Auch wenn viele den Mega-Blackout in Indien auf dessen chaotische Wirtschaft zurückführen: Falsche Regulierung, mangelnde Investitionen und immer komplexere Netze könnten bald auch in anderen Teilen der Welt das Licht ausgehen lassen.

Über 600 Millionen Menschen hat der Blackout in Indien in der vergangenen Woche getroffen - für die aufstrebende Wirtschaftsmacht ein Debakel. Zu glauben, Indien sei für Stromausfälle dieses Ausmaßes besonders anfällig, wäre allerdings falsch. Die zunehmende Komplexität und Abhängigkeit von Stromnetzen ist nicht nur für Schwellen-, sondern auch für die alten Industrieländer eine immer größere Herausforderung.

Natürlich hat Indien ein gravierendes Problem: Es wird schlicht zu wenig Strom produziert. Weil die Nachfrage regelmäßig das Angebot übersteigt, sind indische Energieversorger längst dazu übergegangen, Strom von Zeit zu Zeit zu rationieren. Manche Gebiete werden dann kurzerhand vom Netz abgehängt. In diesem Jahr hat ein ungewöhnlich trockener Monsun die Lage noch einmal verschlechtert: Zahlreiche Bauern im Norden ließen ihre Pumpen länger laufen und zogen damit mehr Strom als sonst.

In nur wenigen Ländern ist die Diskrepanz zwischen Stromerzeugung und –nachfrage so groß wie in Indien. Der indische Blackout könnte jedoch exemplarisch sein für hochkomplexe Netze, die im Wesentlichen noch immer händisch gesteuert werden. Sollen die Stromnetze zuverlässiger werden – und das müssen sie –, kommen die Betreiber nicht an einer moderneren Steuertechnik vorbei. Die könnte helfen, das Netz nach einem Ausfall schnell wieder in den Normalbetrieb zurückzubringen.

„Jedes komplexe interaktive Netz läuft Gefahr zu zerbrechen.
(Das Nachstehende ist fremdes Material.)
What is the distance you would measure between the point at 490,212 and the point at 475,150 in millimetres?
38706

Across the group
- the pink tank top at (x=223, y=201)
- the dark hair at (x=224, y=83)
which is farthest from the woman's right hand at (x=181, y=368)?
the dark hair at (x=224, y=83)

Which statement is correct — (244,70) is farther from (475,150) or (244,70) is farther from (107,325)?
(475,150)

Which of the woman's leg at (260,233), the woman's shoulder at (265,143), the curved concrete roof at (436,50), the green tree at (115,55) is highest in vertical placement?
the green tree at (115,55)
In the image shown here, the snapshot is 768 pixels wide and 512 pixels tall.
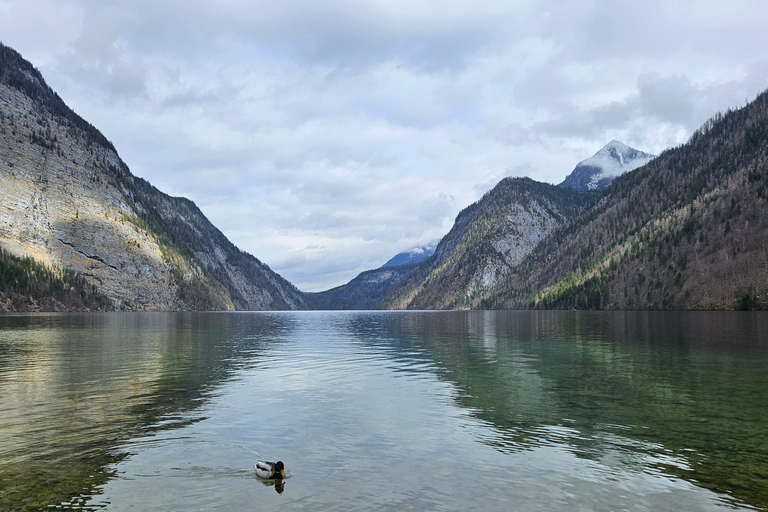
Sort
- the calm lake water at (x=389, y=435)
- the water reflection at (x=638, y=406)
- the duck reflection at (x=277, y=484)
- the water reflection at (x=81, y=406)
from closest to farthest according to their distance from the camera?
the calm lake water at (x=389, y=435), the duck reflection at (x=277, y=484), the water reflection at (x=81, y=406), the water reflection at (x=638, y=406)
Sie können das Risiko verringern, aber niemals ein Netzversagen vollständig ausschließen“, warnt Arshad Mansoor, leitender Manager beim Electric Power Research Institute in Washington. „Den Zusammenbruch des Netzes in Indien auf eine zu große Nachfrage zu schieben, ist zu simpel.“

Was genau den indischen Blackout ausgelöst hat, wird man wohl erst in einigen Monaten wissen. Mansoor vermutet aber, dass es ein eher kleiner Aussetzer war, etwa das Versagen eines Relais oder der Bedienfehler eines Technikers in einer Leitwarte. Auch in anderen Ländern sind die Stromnetze für solche kleinen Störungen anfällig – schon ein umgestürzter Baum oder der Ausfall eines Generators können enorme Folgen haben. Je mehr Solar- und Windkraftanlagen mit schwankenden Erträgen ans Netz gehen, desto schwerer ist es, die Energieversorgung zu stabilisieren. Auch Wasserknappheit kann zur wachsenden Instabilität beitragen.
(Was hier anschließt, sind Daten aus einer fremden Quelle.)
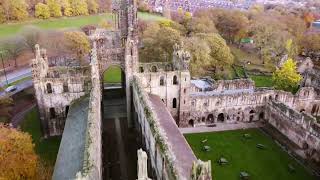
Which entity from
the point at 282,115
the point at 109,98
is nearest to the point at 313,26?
Result: the point at 282,115

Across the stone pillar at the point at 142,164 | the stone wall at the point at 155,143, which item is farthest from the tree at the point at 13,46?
the stone pillar at the point at 142,164

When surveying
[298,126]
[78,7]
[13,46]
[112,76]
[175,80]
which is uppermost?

Die wichtigste Aufgabe von Netzbetreibern ist, die Last auf einem Stromnetz vorherzusehen und entsprechend zusätzliche Stromerzeuger hinzuzuschalten. Das Stromsignal hat in Indien ebenso wie in Europa eine Frequenz von 50 Hertz (in den USA sind es 60 Hertz). Laufen Erzeugung und Nachfrage zu weit auseinander, fällt oder steigt die Frequenz. In den USA etwa lassen die Netzbetreiber deshalb „heiße“ Generatoren auf Standby laufen, mit denen sie dann in solchen Fällen die Frequenz stabilisieren. Das funktioniert jedoch nicht, wenn die Generatoren regelmäßig voll ausgelastet ist.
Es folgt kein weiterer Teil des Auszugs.